WHAT YOU WILL DO:
Tally the lines below that contain the string "white" with matching case, and reply with the number alone.

DATA TO PROCESS:

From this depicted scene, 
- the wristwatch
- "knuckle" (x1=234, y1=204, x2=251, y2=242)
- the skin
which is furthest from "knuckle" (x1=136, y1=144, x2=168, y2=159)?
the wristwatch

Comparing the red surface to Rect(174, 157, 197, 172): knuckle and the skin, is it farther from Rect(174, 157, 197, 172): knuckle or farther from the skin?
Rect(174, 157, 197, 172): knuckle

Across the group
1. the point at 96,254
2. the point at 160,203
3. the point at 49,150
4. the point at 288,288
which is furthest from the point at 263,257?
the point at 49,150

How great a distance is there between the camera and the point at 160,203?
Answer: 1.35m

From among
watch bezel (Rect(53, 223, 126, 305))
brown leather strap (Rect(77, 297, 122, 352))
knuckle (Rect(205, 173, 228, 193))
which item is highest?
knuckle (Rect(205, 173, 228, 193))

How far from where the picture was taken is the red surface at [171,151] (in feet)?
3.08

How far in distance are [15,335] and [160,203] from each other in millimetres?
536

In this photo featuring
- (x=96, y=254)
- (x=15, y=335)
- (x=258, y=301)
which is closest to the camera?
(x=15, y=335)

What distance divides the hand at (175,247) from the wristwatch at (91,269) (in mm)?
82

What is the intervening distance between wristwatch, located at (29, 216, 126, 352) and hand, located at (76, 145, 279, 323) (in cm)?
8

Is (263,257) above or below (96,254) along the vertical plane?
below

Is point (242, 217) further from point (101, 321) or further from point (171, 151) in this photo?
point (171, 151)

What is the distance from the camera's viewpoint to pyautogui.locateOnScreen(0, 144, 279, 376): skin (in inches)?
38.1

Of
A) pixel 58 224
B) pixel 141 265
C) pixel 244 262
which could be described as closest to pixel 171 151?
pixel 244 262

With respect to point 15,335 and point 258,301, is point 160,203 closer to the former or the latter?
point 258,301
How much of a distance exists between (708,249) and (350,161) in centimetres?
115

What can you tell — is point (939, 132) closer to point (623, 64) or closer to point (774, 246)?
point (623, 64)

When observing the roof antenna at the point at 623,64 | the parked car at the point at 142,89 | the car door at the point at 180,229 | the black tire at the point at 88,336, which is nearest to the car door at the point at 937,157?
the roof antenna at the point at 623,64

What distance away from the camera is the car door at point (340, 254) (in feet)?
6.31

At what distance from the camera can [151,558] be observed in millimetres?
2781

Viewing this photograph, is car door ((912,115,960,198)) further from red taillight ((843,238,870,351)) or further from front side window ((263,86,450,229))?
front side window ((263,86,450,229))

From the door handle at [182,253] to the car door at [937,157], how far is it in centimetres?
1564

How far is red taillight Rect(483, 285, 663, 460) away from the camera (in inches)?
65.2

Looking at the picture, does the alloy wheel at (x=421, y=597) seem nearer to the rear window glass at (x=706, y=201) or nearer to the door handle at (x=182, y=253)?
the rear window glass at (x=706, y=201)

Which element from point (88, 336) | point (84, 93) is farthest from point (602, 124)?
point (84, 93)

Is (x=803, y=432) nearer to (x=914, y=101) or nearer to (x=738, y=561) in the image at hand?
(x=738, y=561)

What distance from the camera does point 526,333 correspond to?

...

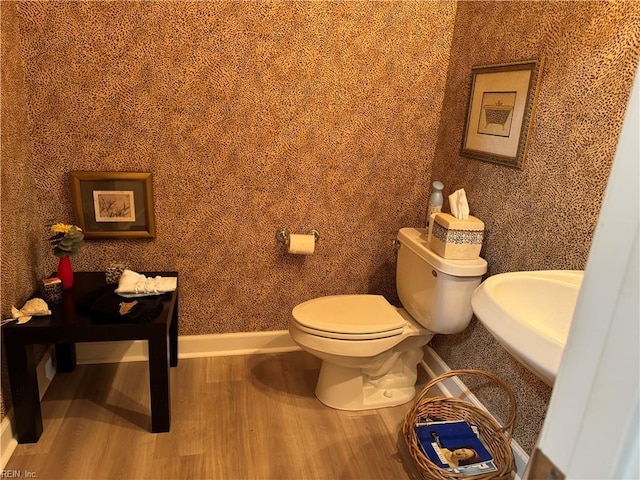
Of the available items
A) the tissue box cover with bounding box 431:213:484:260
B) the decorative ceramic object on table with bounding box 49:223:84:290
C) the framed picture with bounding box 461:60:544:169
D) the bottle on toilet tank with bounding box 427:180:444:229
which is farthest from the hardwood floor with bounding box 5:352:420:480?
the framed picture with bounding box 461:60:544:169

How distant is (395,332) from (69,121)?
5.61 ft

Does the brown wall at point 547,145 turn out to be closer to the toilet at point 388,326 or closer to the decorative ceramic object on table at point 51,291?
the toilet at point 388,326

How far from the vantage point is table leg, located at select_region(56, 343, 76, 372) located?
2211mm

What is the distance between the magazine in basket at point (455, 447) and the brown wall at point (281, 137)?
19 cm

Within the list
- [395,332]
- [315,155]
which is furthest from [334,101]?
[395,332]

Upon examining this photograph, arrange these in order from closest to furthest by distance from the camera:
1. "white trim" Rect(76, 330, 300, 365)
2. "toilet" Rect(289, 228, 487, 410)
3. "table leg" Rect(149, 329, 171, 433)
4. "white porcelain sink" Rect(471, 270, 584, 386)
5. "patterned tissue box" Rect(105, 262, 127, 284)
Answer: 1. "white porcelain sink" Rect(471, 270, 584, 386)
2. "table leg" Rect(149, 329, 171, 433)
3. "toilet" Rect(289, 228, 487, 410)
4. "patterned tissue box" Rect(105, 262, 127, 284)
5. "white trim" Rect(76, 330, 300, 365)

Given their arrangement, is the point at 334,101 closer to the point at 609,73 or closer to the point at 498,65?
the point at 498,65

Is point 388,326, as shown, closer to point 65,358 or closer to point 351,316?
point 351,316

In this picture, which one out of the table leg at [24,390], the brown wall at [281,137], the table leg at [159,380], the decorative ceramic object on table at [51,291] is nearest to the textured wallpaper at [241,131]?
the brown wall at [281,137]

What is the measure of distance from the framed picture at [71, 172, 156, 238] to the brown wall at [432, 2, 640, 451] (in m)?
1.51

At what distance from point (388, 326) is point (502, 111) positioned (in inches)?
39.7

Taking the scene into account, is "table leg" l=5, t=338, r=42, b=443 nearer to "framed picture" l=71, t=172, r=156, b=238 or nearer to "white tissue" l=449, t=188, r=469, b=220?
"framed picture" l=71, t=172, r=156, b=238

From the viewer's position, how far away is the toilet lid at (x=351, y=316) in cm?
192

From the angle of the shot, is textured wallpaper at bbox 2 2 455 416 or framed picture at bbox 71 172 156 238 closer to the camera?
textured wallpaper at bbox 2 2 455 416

---

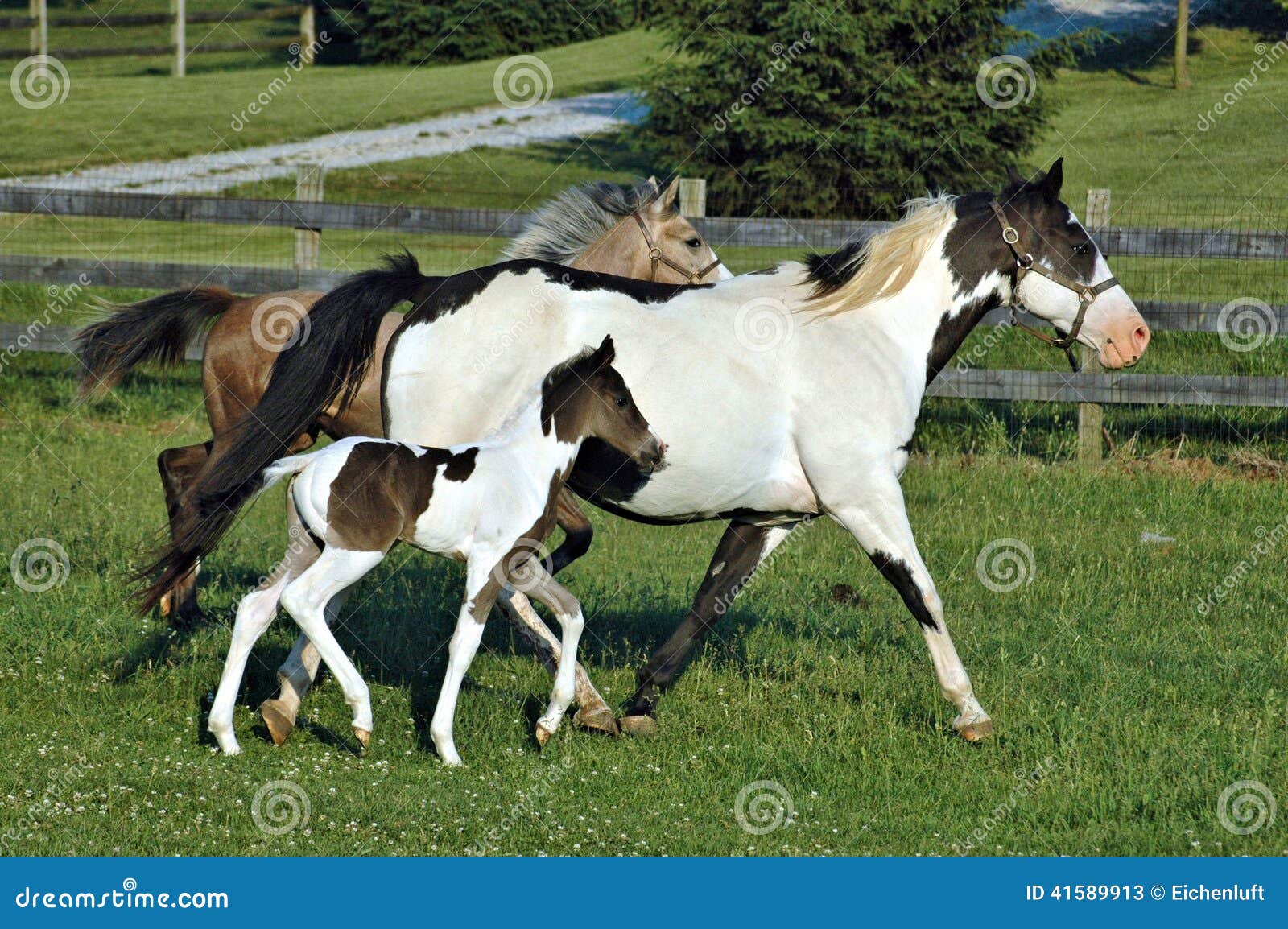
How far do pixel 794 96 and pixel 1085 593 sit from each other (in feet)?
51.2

SOLVED EXERCISE:
5